Does Cisco Have it Together on Optical Disaggregation?

Does Cisco come to mind when talking “open” in networking?  Probably not, but they’re nevertheless touting an open model in optical transport.  They’re also talking “disaggregation”.  Is that an attempt to jump on a popular term (used by DriveNets, who beat Cisco in an AT&T core router deal)?  We’ll have to dig a bit to get the answers to this one, starting with some history and Cisco’s blog on the topic.

In the history department, Cisco recently redid its Acacia acquisition deal, responding to a tiff between the two companies likely generated by Acacia’s increased perceived valuation.  According to the press release, Acacia “designs and manufactures high-speed, optical interconnect technologies that allow webscale companies, service providers, and data center operators to meet the fast-growing consumer demands for data.”  Likely, the Acacia deal is behind Cisco’s blog.

- - -

§ Stated problem 1: Name every company mentioned by name in the article on Cisco and optical disaggregation, one per line.
§ Stated problem 2: Reproduce the stretch of the Cisco optical disaggregation article from "Does Cisco come" through "on the topic.".

§ Recorded data:
- - -

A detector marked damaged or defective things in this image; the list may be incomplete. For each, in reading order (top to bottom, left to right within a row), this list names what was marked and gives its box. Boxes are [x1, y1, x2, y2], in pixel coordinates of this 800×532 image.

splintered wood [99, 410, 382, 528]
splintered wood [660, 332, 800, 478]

- - -

§ Written answer 1:
Cisco
DriveNets
AT&T
Acacia

§ Written answer 2:
Does Cisco come to mind when talking “open” in networking?  Probably not, but they’re nevertheless touting an open model in optical transport.  They’re also talking “disaggregation”.  Is that an attempt to jump on a popular term (used by DriveNets, who beat Cisco in an AT&T core router deal)?  We’ll have to dig a bit to get the answers to this one, starting with some history and Cisco’s blog on the topic.